Task material below:

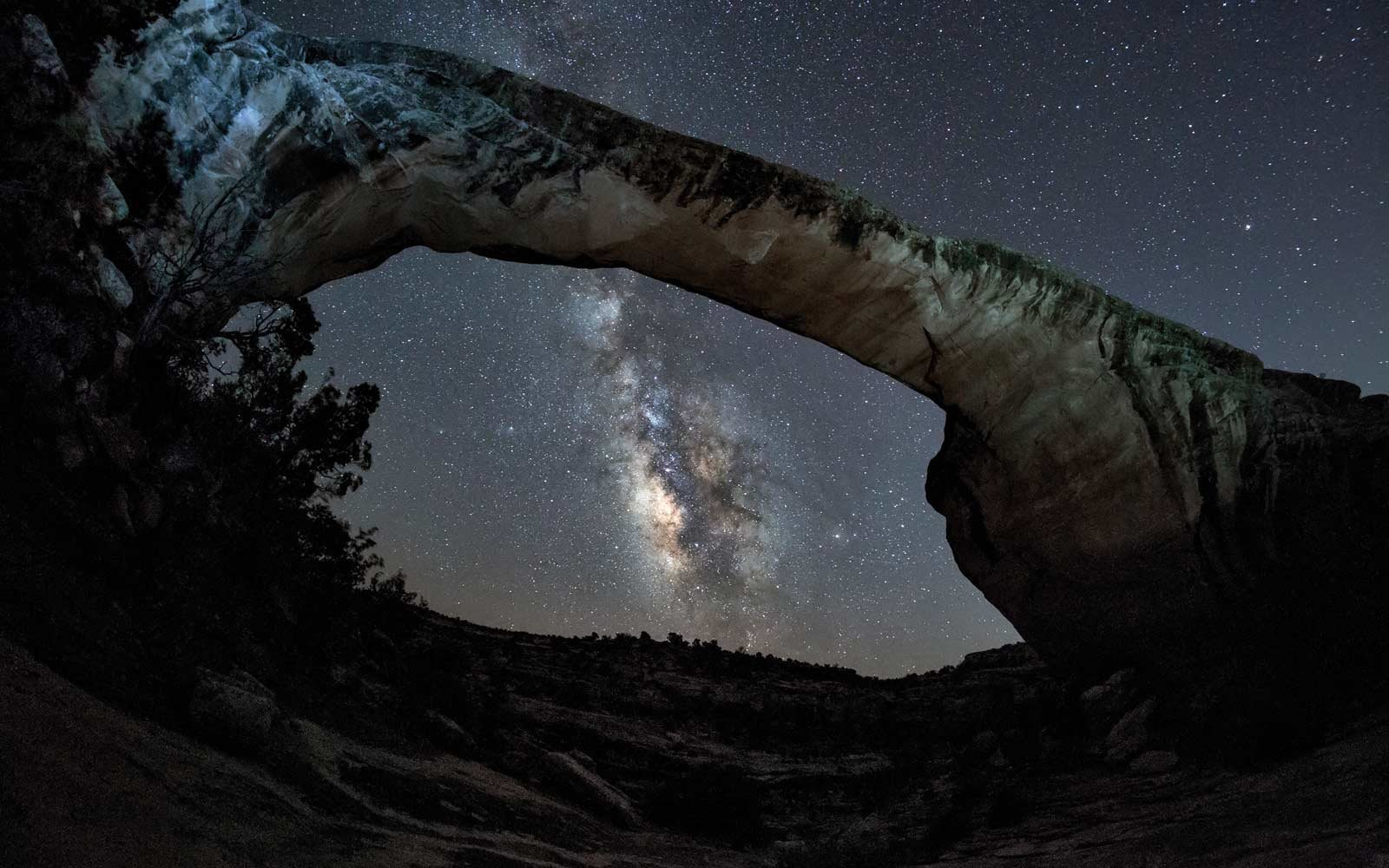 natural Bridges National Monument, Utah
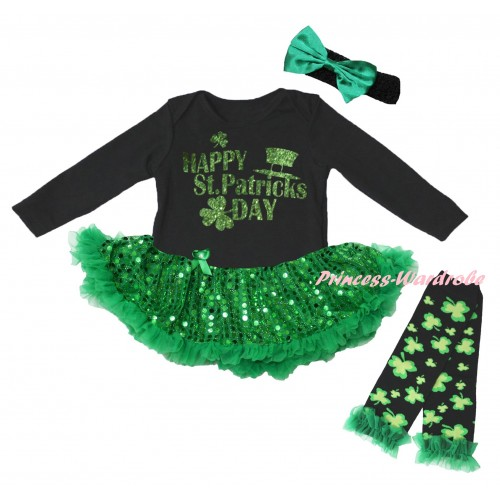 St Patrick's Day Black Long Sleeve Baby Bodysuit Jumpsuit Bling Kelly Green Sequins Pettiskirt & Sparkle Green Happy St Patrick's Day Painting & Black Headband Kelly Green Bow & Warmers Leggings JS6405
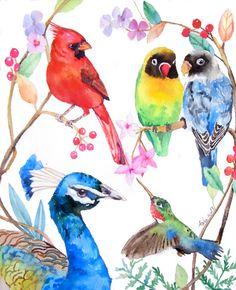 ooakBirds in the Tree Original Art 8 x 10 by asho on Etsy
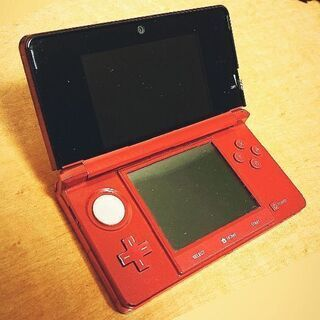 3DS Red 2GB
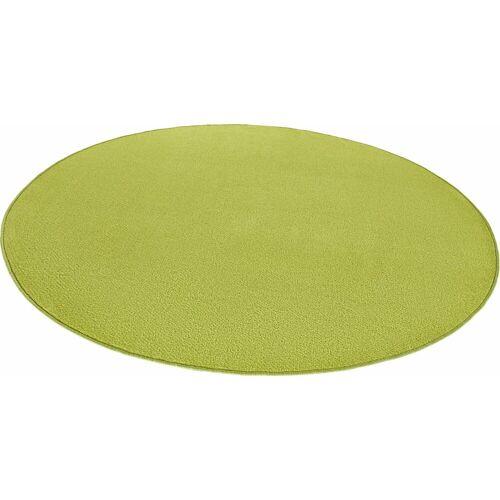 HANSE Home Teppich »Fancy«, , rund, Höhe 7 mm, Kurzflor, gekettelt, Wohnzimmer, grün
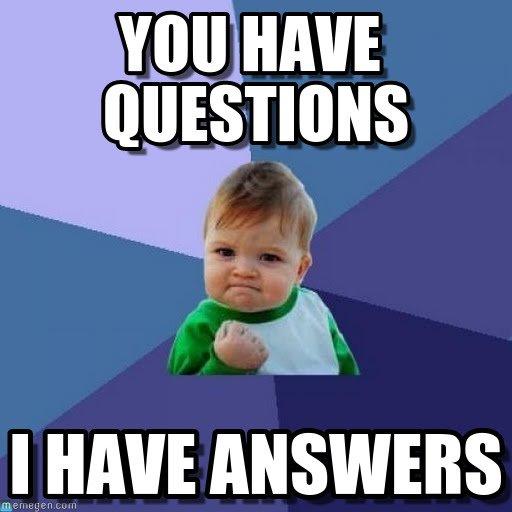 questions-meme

End of Task material.

- [Assignment]:
Please set down exactly the lines from the first line of the data above through the line with "St Patrick's Day Black", both included, leaving out the pictures.

- [Final answer]:
 natural Bridges National Monument, Utah
 St Patrick's Day Black Long Sleeve Baby Bodysuit Jumpsuit Bling Kelly Green Sequins Pettiskirt & Sparkle Green Happy St Patrick's Day Painting & Black Headband Kelly Green Bow & Warmers Leggings JS6405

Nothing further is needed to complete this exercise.